== EXCERPT ==
Europeans and Native Americans valued their dogs as pets and used them for similar work and as symbols of identity. Consequently, the dogs reflected the tension between European and indigenous cultures – settlers referred to indigenous dogs as mongrels to reinforce the perception that indigenous peoples neither bred nor owned their dogs. Indigenous peoples viewed European dogs as a direct threat to their existence and took measures to restrict the use of European dogs.
“Previous studies had suggested that there were many indigenous dogs in the continental United States and that they were being wiped out,” said Ariane Thomas, who recently earned her doctorate in anthropology from the University of Iowa. “We wanted to understand what that meant: when did it happen, were they killed, was it due to competition with European dogs, or was it a disease?”
===
== DATA PROVIDED ==
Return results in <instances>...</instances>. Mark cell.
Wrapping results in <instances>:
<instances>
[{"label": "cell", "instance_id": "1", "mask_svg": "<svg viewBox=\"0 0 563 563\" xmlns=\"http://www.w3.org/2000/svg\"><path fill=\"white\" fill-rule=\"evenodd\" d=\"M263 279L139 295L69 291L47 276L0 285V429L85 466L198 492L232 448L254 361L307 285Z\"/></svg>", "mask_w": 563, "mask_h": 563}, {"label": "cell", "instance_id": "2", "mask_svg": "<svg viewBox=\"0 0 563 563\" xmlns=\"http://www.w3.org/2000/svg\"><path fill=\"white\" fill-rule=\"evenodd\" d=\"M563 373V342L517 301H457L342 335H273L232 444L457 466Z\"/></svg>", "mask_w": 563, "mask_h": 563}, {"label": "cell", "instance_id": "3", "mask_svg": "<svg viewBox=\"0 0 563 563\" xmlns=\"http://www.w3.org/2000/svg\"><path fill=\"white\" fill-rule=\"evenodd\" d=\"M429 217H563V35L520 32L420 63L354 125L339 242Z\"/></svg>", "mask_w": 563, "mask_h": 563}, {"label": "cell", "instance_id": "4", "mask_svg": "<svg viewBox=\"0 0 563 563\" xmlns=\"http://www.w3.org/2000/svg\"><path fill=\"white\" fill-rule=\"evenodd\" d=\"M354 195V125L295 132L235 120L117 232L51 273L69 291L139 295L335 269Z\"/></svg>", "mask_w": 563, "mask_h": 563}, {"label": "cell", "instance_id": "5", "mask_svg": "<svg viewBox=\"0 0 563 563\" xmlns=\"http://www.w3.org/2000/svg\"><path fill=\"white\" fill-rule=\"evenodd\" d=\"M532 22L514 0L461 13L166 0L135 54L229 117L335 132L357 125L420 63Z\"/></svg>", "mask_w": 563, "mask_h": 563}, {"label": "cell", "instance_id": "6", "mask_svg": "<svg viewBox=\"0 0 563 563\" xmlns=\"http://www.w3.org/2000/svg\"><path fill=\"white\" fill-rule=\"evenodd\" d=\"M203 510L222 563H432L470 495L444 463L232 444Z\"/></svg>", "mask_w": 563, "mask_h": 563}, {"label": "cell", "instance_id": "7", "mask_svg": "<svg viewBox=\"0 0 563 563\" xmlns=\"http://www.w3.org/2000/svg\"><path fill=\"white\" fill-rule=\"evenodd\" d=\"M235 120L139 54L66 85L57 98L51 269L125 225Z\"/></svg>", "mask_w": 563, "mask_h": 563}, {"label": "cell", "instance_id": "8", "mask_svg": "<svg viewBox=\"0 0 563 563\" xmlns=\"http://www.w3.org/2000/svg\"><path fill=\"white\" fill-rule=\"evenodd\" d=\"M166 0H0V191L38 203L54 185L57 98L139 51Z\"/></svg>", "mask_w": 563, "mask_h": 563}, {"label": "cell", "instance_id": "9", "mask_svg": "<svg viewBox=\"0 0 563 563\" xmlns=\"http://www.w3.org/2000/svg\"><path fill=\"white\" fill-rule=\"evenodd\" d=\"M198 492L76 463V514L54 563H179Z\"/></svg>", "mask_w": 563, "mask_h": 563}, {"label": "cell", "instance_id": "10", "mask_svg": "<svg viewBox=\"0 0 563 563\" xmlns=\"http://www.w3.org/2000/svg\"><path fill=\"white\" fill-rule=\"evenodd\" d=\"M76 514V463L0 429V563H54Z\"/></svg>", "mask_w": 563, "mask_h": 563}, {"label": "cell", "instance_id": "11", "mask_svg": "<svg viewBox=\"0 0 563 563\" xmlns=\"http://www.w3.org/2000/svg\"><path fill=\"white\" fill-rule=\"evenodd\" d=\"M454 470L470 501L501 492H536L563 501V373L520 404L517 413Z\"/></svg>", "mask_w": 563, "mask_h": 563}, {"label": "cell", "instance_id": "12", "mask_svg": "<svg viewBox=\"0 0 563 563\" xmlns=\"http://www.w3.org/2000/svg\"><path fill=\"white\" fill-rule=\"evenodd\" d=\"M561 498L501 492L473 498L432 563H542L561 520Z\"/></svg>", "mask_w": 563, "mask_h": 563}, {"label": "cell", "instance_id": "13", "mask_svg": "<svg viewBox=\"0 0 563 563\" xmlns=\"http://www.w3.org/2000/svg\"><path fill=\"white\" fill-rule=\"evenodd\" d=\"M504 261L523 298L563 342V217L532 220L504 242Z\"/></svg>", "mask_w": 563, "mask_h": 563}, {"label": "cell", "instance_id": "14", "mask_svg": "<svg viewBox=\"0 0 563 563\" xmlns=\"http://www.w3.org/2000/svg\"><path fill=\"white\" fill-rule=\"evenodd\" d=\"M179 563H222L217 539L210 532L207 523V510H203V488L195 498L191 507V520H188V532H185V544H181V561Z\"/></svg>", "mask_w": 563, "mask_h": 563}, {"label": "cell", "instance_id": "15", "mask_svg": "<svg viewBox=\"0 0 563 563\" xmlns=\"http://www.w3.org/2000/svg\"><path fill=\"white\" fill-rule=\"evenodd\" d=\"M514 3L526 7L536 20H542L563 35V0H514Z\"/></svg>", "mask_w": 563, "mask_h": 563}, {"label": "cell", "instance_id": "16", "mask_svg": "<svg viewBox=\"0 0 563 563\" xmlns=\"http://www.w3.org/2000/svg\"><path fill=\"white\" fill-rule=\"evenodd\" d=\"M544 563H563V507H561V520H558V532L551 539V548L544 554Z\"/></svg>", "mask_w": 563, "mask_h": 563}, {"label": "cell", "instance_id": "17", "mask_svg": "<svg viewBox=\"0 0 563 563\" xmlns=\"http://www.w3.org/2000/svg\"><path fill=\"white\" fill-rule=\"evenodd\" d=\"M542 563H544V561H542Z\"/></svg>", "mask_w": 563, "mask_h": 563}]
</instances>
===
REQUIRED ACTION A
Repeat word for word the part of the excerpt on European and indigenous dogs that opens with the words containing "Europeans and Native" and closes with "of European dogs.".
REQUIRED ACTION B
In the excerpt on European and indigenous dogs, what did Ariane Thomas recently earn, and from which university?
REQUIRED ACTION C
Continue the excerpt on European and indigenous dogs, starting after its last sentence.

ANSWER BOX A
Europeans and Native Americans valued their dogs as pets and used them for similar work and as symbols of identity. Consequently, the dogs reflected the tension between European and indigenous cultures – settlers referred to indigenous dogs as mongrels to reinforce the perception that indigenous peoples neither bred nor owned their dogs. Indigenous peoples viewed European dogs as a direct threat to their existence and took measures to restrict the use of European dogs.

ANSWER BOX B
A doctorate in anthropology from the University of Iowa.

ANSWER BOX C
The researchers focused on the Jamestown colony in Virginia because of its abundance of dog bones and evidence of indigenous influence. Working with Jamestown Rediscovery, they identified and analyzed 181 dog bones belonging to at least 16 individual dogs. Of these, the team selected 22 bones that spanned multiple dates of early settlement at Jamestown between 1607 and 1619. They extracted the DNA in the Ancient DNA Laboratory at the Carl R. Woese Institute for Genomic Biology Core Facilities. The researchers then sequenced the data at the Roy J. Carver Biotechnology Center in Illinois to better understand the ancestry of these dogs.
“This project is a great example of the kind of team science we do at IGB, where people from very different fields come together to answer questions by using complementary skills,” said Alida de Flamingh, a postdoctoral fellow in the Malhi lab (CIS/GSP/IGOH/GNDP).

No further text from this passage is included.